Vincent Canby wrote in The New York Times that it was "unbearable" and a "dreadfully coy story." Gary Arnold from the Washington Post noted how the film's stars Kaufman and Peters were "unlikely to face serious career setbacks from a minor fiasco only a handful of people will ever see," adding that he faulted the film for having "so little inherent momentum that it seems to need rewinding every few minutes."

Gene Siskel and Roger Ebert both gave the film a thumbs down, unfavorably comparing it to Star Wars, The Wizard of Oz and the 1967 Jean-Luc Godard film Weekend.

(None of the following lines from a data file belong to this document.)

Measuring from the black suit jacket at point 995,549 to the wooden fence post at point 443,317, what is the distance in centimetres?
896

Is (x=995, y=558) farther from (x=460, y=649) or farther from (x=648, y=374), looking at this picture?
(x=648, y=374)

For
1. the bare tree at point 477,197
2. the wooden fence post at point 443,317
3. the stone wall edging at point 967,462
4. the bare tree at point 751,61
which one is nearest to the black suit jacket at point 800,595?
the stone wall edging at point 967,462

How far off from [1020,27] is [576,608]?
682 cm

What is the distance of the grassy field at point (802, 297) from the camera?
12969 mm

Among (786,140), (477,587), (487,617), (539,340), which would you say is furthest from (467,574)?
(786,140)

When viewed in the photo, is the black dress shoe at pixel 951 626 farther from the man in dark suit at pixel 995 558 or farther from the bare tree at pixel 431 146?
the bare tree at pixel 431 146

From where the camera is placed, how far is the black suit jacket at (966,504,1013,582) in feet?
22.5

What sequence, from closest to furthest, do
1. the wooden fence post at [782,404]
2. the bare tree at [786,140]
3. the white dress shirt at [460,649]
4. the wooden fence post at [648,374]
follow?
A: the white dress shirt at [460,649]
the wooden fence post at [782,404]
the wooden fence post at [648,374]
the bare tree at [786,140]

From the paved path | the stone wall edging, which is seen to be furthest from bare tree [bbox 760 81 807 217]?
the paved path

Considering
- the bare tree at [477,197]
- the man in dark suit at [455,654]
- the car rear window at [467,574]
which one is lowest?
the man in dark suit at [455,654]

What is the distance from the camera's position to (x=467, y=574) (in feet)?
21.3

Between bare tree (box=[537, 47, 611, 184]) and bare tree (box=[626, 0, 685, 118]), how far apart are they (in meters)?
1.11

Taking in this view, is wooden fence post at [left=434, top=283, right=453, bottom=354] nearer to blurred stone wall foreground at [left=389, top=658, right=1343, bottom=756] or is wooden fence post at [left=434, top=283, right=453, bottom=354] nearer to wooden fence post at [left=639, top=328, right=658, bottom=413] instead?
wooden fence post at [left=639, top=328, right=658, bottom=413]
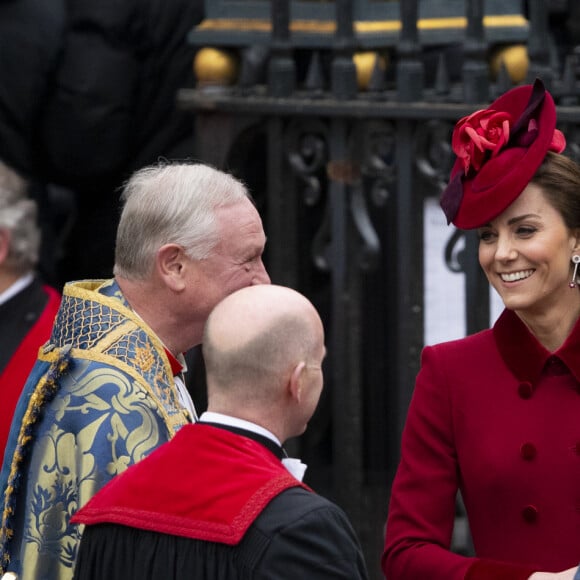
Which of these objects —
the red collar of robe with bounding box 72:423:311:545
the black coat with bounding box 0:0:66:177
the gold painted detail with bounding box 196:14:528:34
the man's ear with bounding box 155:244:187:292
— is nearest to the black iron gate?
the gold painted detail with bounding box 196:14:528:34

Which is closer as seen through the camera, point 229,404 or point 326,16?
point 229,404

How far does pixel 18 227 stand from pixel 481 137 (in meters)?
1.97

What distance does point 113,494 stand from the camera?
254 cm

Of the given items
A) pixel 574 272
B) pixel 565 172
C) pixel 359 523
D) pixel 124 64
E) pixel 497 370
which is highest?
pixel 124 64

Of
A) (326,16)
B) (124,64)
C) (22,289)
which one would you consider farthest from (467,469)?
(124,64)

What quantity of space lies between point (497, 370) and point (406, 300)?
1588mm

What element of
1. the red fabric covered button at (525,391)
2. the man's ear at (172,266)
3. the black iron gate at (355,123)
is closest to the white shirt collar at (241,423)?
the man's ear at (172,266)

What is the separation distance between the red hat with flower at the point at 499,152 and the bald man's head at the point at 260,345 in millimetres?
502

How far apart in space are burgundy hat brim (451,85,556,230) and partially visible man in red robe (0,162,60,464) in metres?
1.71

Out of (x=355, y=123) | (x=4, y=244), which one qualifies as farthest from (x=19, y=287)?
(x=355, y=123)

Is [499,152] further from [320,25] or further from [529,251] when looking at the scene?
[320,25]

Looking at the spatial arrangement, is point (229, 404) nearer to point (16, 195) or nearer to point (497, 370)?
point (497, 370)

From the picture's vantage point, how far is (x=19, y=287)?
4512 mm

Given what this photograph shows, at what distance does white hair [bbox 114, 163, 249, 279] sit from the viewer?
9.77ft
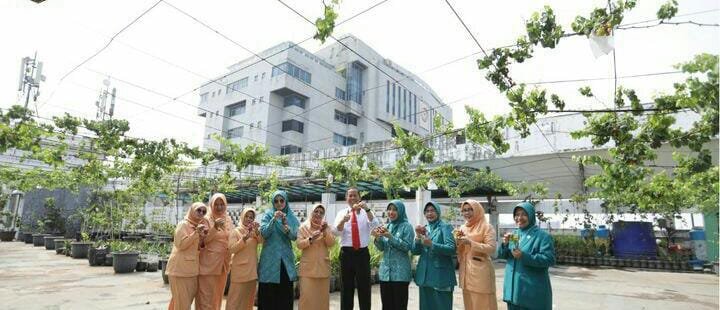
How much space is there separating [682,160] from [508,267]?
2638 mm

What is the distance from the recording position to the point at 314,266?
409 cm

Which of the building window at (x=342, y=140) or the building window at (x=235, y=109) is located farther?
the building window at (x=342, y=140)

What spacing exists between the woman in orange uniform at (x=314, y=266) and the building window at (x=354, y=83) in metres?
35.3

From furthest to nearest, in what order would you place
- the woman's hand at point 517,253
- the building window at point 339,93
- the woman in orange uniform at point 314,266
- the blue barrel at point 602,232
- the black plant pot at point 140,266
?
the building window at point 339,93 → the blue barrel at point 602,232 → the black plant pot at point 140,266 → the woman in orange uniform at point 314,266 → the woman's hand at point 517,253

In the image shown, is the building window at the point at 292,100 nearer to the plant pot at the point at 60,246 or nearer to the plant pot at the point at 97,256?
the plant pot at the point at 60,246

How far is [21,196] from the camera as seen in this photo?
18.0 m

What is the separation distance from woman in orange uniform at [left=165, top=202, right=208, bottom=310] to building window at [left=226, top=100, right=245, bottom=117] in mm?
34853

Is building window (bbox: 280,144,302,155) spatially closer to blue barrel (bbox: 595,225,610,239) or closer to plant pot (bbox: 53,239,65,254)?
plant pot (bbox: 53,239,65,254)

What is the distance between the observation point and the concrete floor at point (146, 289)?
19.0 ft

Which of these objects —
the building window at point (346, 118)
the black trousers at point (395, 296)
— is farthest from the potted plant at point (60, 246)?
the building window at point (346, 118)

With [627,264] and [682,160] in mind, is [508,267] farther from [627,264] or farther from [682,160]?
[627,264]

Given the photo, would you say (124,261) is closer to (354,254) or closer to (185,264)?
(185,264)

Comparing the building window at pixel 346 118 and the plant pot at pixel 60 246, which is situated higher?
the building window at pixel 346 118

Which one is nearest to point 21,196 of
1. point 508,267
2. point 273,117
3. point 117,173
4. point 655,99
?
point 117,173
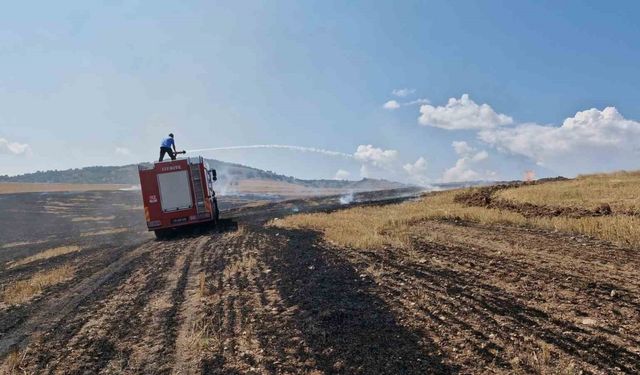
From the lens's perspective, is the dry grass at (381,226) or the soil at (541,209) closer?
the dry grass at (381,226)

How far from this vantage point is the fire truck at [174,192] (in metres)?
20.6

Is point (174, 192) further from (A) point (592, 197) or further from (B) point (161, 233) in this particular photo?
(A) point (592, 197)

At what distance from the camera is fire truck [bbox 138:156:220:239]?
2061cm

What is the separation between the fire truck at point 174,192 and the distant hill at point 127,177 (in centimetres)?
12285

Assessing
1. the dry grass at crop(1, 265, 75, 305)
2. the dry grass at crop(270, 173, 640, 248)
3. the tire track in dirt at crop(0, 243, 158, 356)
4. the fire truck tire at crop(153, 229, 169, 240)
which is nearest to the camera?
the tire track in dirt at crop(0, 243, 158, 356)

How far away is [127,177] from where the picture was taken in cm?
15712

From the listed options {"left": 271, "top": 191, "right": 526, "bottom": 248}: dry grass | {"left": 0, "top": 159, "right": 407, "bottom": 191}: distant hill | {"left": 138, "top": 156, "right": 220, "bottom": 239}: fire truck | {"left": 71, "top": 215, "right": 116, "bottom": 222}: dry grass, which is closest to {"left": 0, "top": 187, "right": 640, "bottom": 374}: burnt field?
{"left": 271, "top": 191, "right": 526, "bottom": 248}: dry grass

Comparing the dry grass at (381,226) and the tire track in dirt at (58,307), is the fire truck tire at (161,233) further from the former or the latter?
the tire track in dirt at (58,307)

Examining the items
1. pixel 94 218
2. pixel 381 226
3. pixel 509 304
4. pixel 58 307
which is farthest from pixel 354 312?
pixel 94 218

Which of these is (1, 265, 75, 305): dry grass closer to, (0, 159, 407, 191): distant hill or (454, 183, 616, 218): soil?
(454, 183, 616, 218): soil

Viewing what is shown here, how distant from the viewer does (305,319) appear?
645cm

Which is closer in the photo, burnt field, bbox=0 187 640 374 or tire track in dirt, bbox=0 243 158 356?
burnt field, bbox=0 187 640 374

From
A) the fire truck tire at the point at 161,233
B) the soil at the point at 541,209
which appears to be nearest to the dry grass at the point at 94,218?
the fire truck tire at the point at 161,233

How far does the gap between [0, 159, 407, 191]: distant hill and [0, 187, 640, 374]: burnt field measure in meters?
132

Kaufman felt the movie was so bad that he personally apologized for it on Late Night with David Letterman, and as a joke, promised to refund the money of everyone who paid to see it.

=== Accolades ===

Award: Category; Recipient(s); Outcome
Saturn Award
Best Science Fiction Film: Douglas Green; Nominated
Best Make-Up: Stan Winston; Nominated
54th Academy Awards: Best Make-Up; Stan Winston; Nominated
1981 Stinkers Bad Movie Awards
Worst Picture*: Universal Pictures; Nominated
Worst Screenplay: Nominated
Most Painfully Unfunny Comedy: Nominated
Worst Actor: Andy Kaufman; Nominated
Most Annoying Fake Accent (Male): Nominated
Worst On-Screen Couple: Andy Kaufman and Bernadette Peters; Nominated

- Note: the film was nominated for Worst Picture both back when the original 1981 ballot was made and when it was revised in 2007. It lost both times.

==Home media==
The film was released on DVD on September 13, 2005 and on Blu-ray on February 4, 2020.